Set in the immediate aftermath of the 1972 Olympic Games hostage crisis, the film charts the Israeli response to Palestinian terrorism. Keen to eliminate members of the Black September group who carried out the atrocity but equally reluctant to outrage the international community, Security Service agency Mossad employs a secret hit squad to do its dirty work and then distances itself from the whole operation.

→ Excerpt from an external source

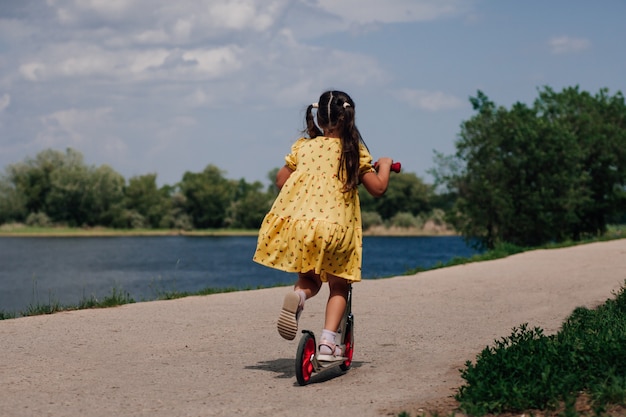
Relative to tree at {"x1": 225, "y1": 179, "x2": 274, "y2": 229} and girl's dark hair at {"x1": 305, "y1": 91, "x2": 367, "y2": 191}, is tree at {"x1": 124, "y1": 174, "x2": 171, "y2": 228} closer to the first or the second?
tree at {"x1": 225, "y1": 179, "x2": 274, "y2": 229}

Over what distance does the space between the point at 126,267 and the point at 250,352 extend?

The team is led by Avner (Eric Bana), the son of an Israeli hero, and contains an eclectic bunch of bomb-makers, fixers and heavies. And it is here that the film starts to distance itself from fact (or at least the documentary). Spielberg humanises his hit squad. They are fallible and conscience-driven and a world away from the unapologetic, bristling assassins depicted in the Channel 4 film where surviving members are interviewed and come across more in the traditional mould - their faces in shadow, but their distaste for the enemy very much apparent. Only Daniel Craig's brawny South African mercenary comes anywhere near the clinical coldness of these testimonies, but Avner and the others are perpetually questioning their motivation.

Spielberg purposefully omits any personal links between the innocent athletes cut down in Munich and those who seek retribution. There are no tearful widows or blinking, wide-eyed orphans. Avner and his team are not on a vendetta – they are merely following orders. Himself Jewish, Spielberg never glosses over the shady nature of Israel's response to the kidnappings, but he doesn't side with the Palestinians either. The terrorists are shown as brutal chancers and the other victims of the hit squad are simply targets, not martyrs.

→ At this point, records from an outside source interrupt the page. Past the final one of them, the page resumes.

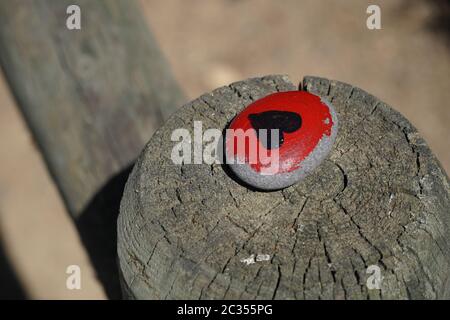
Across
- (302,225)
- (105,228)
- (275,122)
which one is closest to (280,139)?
(275,122)

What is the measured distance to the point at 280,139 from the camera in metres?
2.00

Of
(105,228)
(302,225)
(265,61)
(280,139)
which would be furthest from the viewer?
(265,61)

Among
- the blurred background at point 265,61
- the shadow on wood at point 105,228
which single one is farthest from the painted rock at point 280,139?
the blurred background at point 265,61

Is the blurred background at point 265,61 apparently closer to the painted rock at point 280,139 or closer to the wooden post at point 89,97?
the wooden post at point 89,97

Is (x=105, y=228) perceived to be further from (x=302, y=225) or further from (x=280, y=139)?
(x=302, y=225)

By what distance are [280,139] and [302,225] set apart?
0.96 ft

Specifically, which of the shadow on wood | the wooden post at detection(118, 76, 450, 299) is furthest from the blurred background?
the wooden post at detection(118, 76, 450, 299)

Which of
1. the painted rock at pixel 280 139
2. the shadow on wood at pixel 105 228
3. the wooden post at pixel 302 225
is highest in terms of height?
the painted rock at pixel 280 139

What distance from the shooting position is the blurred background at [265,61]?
4.18 m

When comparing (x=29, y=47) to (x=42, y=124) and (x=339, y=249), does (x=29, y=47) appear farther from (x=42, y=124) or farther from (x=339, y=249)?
(x=339, y=249)

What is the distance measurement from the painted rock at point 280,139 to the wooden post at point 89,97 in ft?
3.26

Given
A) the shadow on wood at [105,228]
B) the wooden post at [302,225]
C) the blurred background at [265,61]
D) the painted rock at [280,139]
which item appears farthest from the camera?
the blurred background at [265,61]

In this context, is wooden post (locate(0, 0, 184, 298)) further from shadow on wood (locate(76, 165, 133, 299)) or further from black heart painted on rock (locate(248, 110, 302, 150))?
black heart painted on rock (locate(248, 110, 302, 150))

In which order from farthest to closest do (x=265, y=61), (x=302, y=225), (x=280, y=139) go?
(x=265, y=61)
(x=280, y=139)
(x=302, y=225)
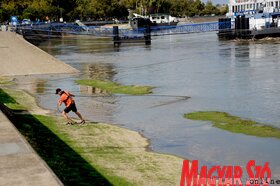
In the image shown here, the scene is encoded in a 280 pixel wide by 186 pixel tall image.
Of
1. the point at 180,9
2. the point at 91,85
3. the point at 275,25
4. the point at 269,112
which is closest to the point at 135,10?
the point at 180,9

If you look past the challenging material, this is intense human drama, perfectly captured by Bana's superb depiction of a patriot torn between his family and his country. Despite the risk of melodrama in the scenes where he justifies his job to his wife, he is strong enough to carry Spielberg's intrinsic message that conflict of this nature is futile: Victims will simply be replaced and the cycle of violence is endless.

There are some annoyances – The squad moves from inept amateurism to polished assassination machine in the time it takes to pepper an elderly gentleman with bullets in a Rome elevator shaft – but one cannot really fault the casting, especially, the spellbinding Ciaran Hinds who has gone from ham-actor extraordinaire in the bloated TV series Rome, to this terrifically controlled performance as "cleaner" Carl. Geoffrey Rush and Michael Lonsdale round off a mature ensemble and, despite the nature of the film, the violence and the gun-toting, the emphasis is not on gung-ho action, but on its consequences.

You cannot make a film like this without accusations of bias or glib preaching, but Spielberg has managed to counter these with a balanced, dignified endorsement of peace. That he has also made an enormously entertaining and challenging movie is a considerable achievement.